Pemenang pemilu akan menjabat pada 30 Juni untuk masa jabatan tunggal enam tahun sebagai pemimpin negara Asia Tenggara yang dilanda wabah dan penguncian COVID-19 selama dua tahun.
Presiden baru menghadapi masalah yang lebih menantang, termasuk kemiskinan dan pengangguran yang lebih dalam dan pemberontakan Muslim dan komunis selama beberapa dekade. Presiden berikutnya juga kemungkinan akan mendengar tuntutan terhadap Presiden yang akan berhenti, Rodrigo Duterte, atas ribuan pembunuhan selama tindakan keras anti-narkobanya, kematian yang sudah diselidiki oleh Pengadilan Kriminal Internasional (ICC).
Putri Duterte, Walikota kota Davao, Sara Duterte, adalah pasangan wakil presiden Marcos Jr. dalam aliansi keturunan dua pemimpin otoriter. Kemitraan mereka telah menggabungkan kekuatan suara dari kubu politik utara dan selatan mereka, meningkatkan peluang mereka tetapi menambah kekhawatiran para aktivis hak asasi manusia.
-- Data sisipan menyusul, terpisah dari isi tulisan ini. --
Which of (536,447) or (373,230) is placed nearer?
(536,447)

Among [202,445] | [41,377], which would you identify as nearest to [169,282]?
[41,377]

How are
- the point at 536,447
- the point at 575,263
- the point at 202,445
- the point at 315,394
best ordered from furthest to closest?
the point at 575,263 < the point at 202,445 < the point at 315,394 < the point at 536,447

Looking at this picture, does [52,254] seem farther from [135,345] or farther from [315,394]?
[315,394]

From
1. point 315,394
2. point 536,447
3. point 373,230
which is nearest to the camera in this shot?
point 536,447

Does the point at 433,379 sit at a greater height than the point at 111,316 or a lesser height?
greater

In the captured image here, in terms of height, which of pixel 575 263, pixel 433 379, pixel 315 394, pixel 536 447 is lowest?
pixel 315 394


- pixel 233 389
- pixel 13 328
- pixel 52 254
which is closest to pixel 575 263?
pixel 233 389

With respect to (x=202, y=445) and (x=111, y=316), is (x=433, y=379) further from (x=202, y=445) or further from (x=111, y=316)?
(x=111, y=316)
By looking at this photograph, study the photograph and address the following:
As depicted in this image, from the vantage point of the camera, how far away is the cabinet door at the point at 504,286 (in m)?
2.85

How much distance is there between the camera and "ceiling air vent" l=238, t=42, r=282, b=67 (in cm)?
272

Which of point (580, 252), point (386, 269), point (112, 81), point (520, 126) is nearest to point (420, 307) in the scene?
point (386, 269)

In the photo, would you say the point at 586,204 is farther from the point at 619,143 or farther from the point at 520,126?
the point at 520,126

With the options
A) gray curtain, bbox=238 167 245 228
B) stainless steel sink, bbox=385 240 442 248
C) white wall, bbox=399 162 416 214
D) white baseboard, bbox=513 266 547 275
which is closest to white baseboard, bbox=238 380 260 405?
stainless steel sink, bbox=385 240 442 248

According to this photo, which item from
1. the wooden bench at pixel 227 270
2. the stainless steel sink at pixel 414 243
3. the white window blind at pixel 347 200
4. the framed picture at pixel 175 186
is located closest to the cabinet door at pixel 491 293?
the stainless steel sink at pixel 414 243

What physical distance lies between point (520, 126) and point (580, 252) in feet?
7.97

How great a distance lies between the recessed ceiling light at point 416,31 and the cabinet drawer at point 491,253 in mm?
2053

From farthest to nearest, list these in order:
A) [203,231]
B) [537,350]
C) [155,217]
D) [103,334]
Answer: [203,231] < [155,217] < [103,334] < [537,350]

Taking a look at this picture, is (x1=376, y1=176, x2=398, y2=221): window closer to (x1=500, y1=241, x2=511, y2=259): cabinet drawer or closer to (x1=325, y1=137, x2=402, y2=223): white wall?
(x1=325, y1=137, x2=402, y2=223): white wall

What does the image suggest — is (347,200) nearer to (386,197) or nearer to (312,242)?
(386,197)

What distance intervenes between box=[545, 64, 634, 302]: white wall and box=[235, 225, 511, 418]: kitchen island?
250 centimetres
Sara Duterte juga unggul dengan 25,8 juta suara untuk wakil presiden dalam penghitungan tidak resmi dari server Komisi Pemilihan Umum. Presiden dan wakil presiden dipilih secara terpisah di Filipina.
Sejarah Filipina Terulang?
“Sejarah mungkin terulang jika mereka menang,” kata Myles Sanchez, seorang pekerja hak asasi manusia berusia 42 tahun. “Mungkin akan ada pengulangan darurat militer dan pembunuhan narkoba yang terjadi di bawah orang tua mereka.”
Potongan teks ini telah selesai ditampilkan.